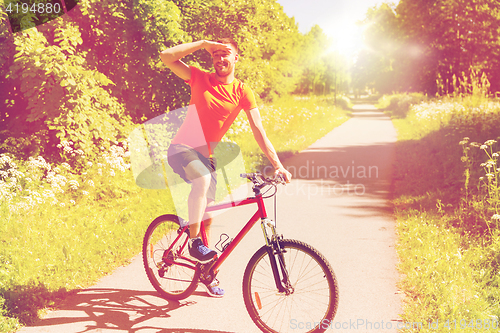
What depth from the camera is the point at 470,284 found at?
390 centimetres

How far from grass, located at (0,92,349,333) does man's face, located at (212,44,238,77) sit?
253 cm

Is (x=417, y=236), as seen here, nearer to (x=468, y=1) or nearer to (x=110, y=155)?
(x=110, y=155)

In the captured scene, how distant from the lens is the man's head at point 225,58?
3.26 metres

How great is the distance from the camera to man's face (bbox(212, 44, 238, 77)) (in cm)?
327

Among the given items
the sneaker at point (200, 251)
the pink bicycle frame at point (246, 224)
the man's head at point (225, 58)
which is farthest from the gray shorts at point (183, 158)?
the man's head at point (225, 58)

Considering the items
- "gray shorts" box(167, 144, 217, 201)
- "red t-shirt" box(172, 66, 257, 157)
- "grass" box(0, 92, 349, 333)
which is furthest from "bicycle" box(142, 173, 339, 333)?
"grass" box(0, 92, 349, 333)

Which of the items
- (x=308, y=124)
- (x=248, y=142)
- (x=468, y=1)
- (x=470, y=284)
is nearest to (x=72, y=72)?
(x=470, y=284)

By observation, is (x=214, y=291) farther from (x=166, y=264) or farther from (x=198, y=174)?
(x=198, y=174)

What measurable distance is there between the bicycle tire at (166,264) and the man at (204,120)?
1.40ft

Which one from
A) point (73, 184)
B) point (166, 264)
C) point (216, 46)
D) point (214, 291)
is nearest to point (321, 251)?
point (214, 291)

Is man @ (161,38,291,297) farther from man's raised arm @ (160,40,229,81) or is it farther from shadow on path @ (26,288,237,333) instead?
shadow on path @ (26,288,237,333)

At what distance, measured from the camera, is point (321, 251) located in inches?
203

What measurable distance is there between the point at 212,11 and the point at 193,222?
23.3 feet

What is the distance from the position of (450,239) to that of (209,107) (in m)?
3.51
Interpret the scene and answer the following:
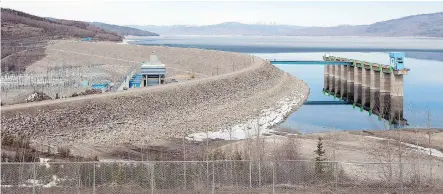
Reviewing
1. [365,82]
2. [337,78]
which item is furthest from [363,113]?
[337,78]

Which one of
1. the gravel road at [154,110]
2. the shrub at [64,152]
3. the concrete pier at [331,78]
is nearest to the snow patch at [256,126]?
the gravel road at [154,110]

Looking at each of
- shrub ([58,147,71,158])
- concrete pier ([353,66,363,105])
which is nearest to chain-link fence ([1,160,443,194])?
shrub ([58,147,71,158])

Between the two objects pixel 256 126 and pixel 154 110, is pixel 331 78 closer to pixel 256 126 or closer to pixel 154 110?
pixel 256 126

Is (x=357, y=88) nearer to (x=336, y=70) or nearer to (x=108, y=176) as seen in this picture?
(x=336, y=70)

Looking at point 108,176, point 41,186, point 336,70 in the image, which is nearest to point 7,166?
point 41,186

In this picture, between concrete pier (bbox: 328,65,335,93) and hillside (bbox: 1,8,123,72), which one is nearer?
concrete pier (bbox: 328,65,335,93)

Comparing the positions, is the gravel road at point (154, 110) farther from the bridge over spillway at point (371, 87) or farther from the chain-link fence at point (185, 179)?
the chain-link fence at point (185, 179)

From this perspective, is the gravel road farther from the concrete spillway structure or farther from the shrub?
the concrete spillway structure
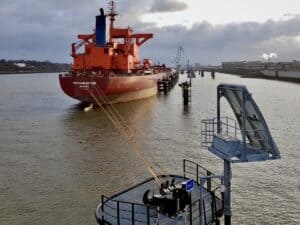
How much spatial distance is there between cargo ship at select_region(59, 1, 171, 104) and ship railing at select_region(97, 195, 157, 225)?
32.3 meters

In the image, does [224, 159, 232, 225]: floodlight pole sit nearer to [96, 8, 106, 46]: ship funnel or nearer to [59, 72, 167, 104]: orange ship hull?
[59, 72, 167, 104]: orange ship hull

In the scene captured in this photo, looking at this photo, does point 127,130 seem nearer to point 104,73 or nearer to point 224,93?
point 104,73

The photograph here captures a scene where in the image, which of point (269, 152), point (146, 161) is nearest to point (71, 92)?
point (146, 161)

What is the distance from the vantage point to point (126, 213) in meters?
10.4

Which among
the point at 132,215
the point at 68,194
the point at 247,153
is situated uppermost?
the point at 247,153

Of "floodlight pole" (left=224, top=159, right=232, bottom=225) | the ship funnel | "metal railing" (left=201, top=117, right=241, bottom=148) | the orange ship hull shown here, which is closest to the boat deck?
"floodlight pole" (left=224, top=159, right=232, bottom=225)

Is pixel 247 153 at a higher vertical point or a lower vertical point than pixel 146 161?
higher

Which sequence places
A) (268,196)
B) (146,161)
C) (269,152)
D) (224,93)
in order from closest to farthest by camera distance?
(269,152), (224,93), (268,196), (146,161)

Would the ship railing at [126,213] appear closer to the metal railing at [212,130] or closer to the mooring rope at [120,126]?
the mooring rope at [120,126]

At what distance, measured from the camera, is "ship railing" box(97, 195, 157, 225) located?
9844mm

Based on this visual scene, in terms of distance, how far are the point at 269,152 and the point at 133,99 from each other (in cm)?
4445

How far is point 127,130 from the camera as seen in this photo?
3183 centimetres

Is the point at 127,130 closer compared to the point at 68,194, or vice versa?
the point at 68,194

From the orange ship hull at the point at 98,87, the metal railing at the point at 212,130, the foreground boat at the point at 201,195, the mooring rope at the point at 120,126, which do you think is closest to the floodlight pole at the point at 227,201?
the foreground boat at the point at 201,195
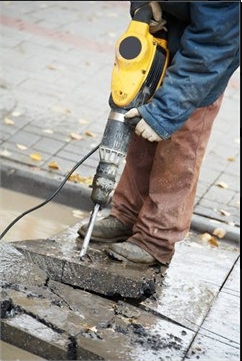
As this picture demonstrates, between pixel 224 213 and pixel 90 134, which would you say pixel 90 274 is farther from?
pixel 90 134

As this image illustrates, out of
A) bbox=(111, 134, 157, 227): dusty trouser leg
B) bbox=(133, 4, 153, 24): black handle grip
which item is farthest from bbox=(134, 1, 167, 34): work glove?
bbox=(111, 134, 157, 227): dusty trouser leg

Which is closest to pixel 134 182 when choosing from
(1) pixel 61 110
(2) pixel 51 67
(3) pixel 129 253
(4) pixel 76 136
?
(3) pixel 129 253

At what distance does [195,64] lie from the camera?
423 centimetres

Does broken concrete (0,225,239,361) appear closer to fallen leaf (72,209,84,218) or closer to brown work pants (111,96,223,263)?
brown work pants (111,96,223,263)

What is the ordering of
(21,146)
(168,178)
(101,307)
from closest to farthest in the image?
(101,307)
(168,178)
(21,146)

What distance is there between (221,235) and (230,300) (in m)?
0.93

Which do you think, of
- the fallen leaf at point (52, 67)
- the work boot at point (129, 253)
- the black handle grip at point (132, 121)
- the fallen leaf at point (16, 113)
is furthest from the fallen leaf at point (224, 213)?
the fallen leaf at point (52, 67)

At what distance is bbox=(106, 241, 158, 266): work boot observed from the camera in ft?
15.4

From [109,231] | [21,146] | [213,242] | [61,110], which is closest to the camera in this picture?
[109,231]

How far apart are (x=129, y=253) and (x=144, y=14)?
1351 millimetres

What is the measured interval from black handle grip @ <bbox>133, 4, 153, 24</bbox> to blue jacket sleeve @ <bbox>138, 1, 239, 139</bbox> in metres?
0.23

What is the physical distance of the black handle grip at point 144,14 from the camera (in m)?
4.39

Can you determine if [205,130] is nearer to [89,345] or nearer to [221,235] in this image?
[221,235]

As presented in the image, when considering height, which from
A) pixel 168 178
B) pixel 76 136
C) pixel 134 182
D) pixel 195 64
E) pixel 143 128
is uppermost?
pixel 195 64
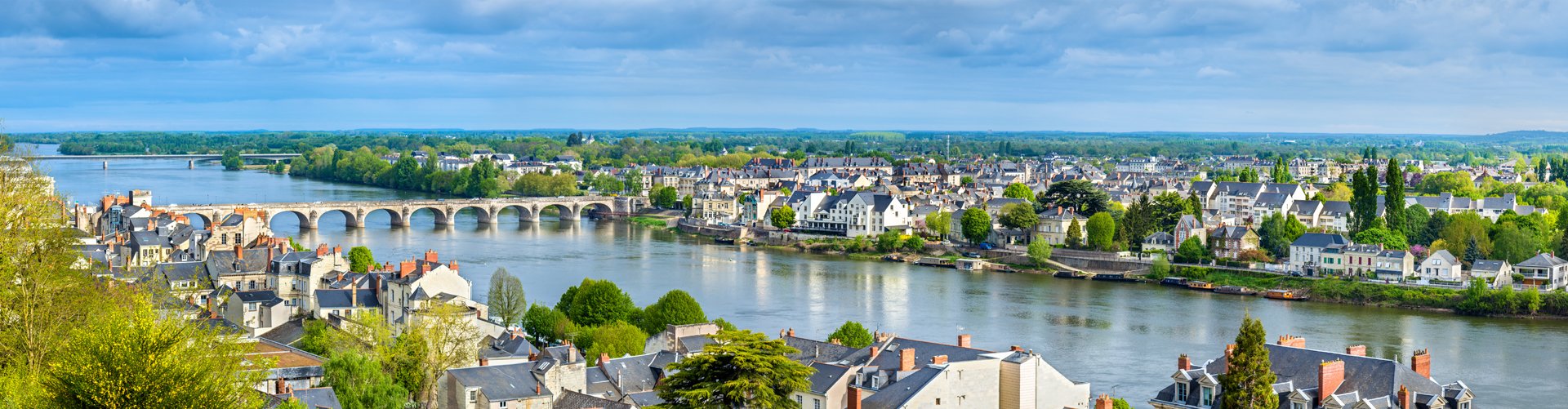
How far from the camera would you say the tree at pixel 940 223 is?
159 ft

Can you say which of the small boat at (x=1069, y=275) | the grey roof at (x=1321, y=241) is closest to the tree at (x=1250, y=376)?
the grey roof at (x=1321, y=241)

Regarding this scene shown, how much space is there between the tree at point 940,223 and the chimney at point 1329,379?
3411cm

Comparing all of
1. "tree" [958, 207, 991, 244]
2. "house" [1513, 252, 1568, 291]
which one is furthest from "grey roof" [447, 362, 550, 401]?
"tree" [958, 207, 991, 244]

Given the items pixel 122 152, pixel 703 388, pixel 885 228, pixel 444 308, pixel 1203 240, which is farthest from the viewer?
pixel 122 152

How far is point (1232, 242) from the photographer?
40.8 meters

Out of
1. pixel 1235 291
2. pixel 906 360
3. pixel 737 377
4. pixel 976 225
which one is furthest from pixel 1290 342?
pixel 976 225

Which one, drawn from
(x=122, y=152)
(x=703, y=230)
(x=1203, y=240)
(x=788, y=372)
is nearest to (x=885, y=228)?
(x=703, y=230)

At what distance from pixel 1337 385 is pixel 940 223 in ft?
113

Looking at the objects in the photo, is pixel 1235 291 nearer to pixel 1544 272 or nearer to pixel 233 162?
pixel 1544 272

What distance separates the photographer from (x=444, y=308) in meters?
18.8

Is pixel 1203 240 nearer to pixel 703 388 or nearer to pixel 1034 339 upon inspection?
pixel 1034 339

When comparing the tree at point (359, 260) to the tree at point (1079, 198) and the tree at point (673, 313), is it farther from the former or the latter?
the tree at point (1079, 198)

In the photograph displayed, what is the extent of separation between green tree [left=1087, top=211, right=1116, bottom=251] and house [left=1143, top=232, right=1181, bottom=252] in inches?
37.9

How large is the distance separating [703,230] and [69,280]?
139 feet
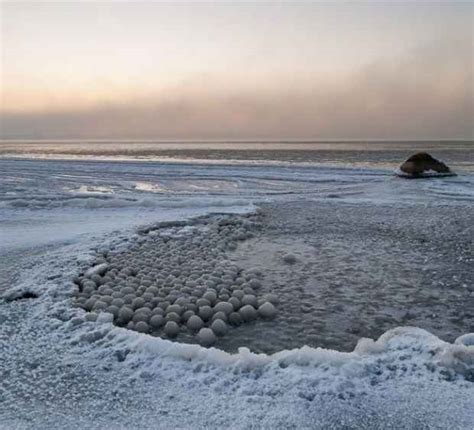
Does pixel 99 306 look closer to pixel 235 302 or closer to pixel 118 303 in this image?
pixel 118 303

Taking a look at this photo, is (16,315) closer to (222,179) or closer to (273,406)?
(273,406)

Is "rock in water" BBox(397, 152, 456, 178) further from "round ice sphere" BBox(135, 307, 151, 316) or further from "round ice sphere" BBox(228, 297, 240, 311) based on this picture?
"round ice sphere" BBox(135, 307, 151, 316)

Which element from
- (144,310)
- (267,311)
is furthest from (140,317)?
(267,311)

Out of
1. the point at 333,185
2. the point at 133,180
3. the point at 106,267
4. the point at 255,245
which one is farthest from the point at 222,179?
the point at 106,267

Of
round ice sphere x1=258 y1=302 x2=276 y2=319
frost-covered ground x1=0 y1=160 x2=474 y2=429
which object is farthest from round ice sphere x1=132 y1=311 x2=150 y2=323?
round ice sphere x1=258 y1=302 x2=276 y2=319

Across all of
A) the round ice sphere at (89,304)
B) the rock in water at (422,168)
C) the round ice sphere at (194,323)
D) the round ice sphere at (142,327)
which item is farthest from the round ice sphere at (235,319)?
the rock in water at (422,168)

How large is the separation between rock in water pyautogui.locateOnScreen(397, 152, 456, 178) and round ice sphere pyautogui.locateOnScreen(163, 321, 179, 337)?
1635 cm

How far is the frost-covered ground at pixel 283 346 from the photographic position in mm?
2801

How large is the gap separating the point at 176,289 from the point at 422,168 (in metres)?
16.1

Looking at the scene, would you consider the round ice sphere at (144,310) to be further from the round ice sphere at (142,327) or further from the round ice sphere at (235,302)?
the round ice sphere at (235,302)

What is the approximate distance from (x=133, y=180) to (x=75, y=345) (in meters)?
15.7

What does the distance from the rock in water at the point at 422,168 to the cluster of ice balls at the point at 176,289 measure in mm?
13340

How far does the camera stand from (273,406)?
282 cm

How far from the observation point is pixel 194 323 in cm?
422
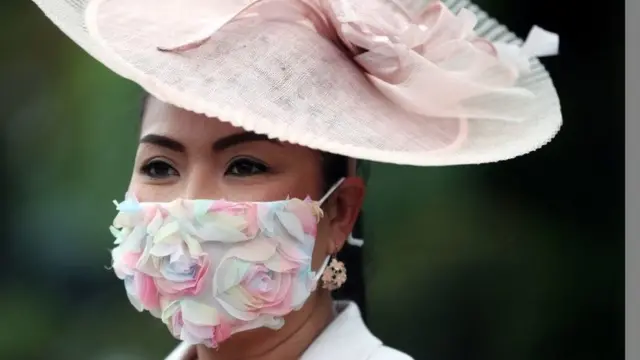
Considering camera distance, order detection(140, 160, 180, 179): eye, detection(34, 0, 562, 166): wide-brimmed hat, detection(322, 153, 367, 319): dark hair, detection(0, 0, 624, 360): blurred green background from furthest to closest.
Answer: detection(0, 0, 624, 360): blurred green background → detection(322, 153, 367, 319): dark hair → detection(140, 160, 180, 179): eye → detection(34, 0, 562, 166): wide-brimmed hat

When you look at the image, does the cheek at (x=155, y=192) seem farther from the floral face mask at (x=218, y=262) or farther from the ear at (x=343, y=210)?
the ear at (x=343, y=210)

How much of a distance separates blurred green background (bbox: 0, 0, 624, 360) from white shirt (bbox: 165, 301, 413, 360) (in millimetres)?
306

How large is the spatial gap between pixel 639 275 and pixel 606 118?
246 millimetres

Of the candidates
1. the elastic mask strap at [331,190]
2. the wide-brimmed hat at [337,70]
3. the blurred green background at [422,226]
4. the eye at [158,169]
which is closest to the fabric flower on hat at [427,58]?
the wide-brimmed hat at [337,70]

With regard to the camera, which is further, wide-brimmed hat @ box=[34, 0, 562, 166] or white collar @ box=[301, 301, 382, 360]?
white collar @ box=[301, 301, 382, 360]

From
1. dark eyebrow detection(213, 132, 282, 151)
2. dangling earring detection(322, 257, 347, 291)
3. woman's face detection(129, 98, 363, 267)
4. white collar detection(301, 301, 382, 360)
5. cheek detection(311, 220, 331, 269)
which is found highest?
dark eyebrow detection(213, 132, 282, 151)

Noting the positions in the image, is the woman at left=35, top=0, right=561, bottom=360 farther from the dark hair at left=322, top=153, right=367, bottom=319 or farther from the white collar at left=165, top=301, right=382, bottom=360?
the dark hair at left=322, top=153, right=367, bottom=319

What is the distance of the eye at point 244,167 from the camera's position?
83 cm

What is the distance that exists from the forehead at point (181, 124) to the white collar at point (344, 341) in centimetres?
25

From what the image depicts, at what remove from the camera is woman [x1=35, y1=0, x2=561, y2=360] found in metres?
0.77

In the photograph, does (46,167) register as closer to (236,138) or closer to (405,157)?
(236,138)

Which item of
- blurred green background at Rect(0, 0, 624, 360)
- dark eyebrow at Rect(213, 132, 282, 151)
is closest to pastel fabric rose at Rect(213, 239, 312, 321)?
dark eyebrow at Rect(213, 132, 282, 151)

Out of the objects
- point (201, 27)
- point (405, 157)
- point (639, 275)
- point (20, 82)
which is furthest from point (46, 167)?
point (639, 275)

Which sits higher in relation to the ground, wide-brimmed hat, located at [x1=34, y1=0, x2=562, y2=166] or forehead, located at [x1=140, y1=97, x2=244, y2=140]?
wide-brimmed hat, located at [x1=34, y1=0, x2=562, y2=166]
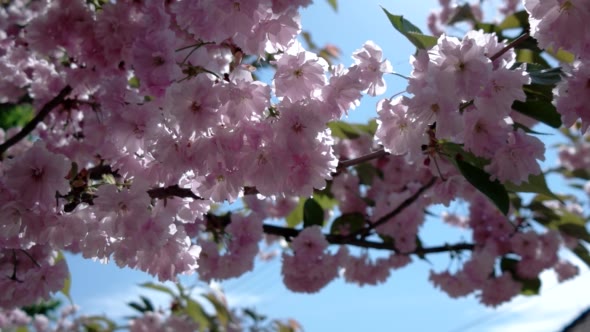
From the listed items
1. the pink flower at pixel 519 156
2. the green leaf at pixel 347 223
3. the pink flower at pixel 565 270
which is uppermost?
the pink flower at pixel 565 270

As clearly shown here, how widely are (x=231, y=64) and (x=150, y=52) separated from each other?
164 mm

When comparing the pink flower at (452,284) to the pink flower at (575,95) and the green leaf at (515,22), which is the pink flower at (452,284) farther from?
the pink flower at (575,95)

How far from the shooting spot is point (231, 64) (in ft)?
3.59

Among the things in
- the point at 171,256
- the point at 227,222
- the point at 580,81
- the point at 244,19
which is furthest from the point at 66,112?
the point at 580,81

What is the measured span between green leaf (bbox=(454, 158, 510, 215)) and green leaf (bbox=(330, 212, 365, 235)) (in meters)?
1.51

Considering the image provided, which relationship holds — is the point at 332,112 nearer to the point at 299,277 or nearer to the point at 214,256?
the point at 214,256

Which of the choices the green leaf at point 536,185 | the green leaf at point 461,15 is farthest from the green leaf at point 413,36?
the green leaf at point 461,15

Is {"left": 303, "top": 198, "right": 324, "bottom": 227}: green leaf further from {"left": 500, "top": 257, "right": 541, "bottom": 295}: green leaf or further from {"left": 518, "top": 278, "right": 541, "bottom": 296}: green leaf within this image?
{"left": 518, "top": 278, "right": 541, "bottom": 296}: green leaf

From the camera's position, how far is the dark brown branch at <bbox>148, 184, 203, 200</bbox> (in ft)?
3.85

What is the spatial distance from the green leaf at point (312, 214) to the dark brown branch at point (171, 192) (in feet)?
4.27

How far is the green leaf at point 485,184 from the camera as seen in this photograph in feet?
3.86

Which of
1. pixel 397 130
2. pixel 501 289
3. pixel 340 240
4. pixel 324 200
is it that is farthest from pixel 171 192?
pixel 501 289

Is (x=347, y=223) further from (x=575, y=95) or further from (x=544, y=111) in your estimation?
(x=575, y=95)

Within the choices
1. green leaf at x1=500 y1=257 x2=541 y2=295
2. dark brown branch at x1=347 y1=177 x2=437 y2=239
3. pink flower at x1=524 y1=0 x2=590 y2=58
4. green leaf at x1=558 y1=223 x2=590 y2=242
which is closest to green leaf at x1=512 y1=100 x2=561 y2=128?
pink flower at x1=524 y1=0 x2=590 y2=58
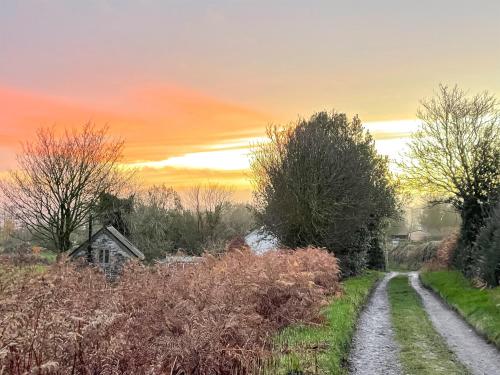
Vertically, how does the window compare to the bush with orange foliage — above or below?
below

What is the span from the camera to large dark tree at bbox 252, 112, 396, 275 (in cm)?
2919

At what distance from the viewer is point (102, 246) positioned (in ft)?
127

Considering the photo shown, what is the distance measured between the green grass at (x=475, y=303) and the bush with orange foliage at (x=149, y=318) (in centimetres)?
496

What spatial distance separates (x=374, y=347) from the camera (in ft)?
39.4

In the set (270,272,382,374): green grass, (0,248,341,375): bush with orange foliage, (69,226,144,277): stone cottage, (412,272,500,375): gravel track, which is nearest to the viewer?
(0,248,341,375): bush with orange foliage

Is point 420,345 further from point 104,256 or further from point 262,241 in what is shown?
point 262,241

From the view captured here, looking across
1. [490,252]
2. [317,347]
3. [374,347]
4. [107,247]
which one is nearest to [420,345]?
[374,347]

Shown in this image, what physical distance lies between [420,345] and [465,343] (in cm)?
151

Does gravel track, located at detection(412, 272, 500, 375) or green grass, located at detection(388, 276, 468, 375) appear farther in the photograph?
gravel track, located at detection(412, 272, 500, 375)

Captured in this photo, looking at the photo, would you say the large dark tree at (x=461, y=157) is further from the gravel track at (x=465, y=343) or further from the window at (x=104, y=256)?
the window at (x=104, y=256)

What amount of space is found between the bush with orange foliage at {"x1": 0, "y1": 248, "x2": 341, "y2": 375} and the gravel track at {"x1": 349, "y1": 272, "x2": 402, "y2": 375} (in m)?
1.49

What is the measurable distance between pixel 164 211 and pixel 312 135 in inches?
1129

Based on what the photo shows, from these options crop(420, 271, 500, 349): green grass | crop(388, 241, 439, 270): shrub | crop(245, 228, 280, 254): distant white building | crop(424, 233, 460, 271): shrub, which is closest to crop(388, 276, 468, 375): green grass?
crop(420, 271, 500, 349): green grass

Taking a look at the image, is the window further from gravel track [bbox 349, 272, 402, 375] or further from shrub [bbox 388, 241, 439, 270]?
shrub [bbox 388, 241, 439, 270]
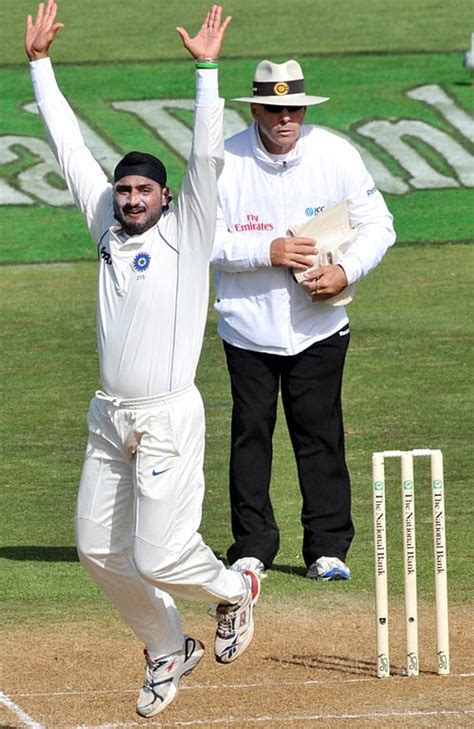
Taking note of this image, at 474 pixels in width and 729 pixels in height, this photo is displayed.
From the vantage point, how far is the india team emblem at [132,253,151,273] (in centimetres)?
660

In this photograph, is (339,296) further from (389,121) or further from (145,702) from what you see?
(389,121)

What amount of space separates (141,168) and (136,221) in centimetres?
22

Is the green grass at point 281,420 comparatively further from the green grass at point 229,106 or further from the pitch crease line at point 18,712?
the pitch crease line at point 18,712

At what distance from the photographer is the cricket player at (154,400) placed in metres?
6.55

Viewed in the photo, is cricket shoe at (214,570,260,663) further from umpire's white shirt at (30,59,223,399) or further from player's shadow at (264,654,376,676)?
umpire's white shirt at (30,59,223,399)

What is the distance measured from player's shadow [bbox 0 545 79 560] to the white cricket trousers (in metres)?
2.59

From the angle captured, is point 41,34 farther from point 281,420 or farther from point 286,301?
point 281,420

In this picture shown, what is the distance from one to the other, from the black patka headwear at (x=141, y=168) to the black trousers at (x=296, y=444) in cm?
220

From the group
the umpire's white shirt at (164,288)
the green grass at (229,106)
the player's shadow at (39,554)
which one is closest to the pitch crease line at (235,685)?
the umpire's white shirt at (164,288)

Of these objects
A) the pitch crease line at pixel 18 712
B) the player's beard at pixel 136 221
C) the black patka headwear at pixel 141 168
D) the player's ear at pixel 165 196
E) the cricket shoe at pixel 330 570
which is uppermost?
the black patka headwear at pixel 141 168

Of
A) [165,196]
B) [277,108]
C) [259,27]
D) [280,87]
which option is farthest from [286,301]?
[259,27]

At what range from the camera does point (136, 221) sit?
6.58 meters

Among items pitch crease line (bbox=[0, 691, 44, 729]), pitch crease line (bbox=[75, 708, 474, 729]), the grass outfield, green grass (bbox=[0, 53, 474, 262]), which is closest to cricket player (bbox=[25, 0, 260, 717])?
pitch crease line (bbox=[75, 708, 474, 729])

* DO THIS *
The answer consists only of the lines from the one containing "What amount of space separates" to the end of the records, each written out exactly.

* SOLUTION FOR THIS EXERCISE *
What amount of space separates (141,168) and (136,221) in centimetres?
22

Is the green grass at point 281,420 comparatively further from the green grass at point 229,106 or further from the pitch crease line at point 18,712?
the pitch crease line at point 18,712

At what distance from the photographer is the cricket player at (154,400) placed in metres?
6.55

Viewed in the photo, is cricket shoe at (214,570,260,663) further from umpire's white shirt at (30,59,223,399) or further from player's shadow at (264,654,376,676)?
umpire's white shirt at (30,59,223,399)

What is the distance measured from player's shadow [bbox 0 545 79 560] to the white cricket trousers (in metres)?
2.59

From the angle captured, is point 41,34 farther from point 281,420 or farther from point 286,301?
point 281,420

In this picture shown, what is the distance from one to the other, from the black patka headwear at (x=141, y=168) to the black trousers at (x=296, y=444) in cm?
220

From the group
the umpire's white shirt at (164,288)
the green grass at (229,106)
the player's shadow at (39,554)
which one is closest to the pitch crease line at (235,685)?
the umpire's white shirt at (164,288)

Of these objects
A) the pitch crease line at pixel 18 712
B) the player's beard at pixel 136 221
C) the black patka headwear at pixel 141 168
D) the player's ear at pixel 165 196
E) the cricket shoe at pixel 330 570
which is uppermost?
the black patka headwear at pixel 141 168

Of
A) [165,196]
B) [277,108]
C) [259,27]
D) [280,87]
which option is farthest from [286,301]?
[259,27]

At what range from the camera does point (136, 221) sit?
6.58 meters

Among items pitch crease line (bbox=[0, 691, 44, 729]), pitch crease line (bbox=[75, 708, 474, 729]), the grass outfield, green grass (bbox=[0, 53, 474, 262]), which is closest to cricket player (bbox=[25, 0, 260, 717])?
pitch crease line (bbox=[75, 708, 474, 729])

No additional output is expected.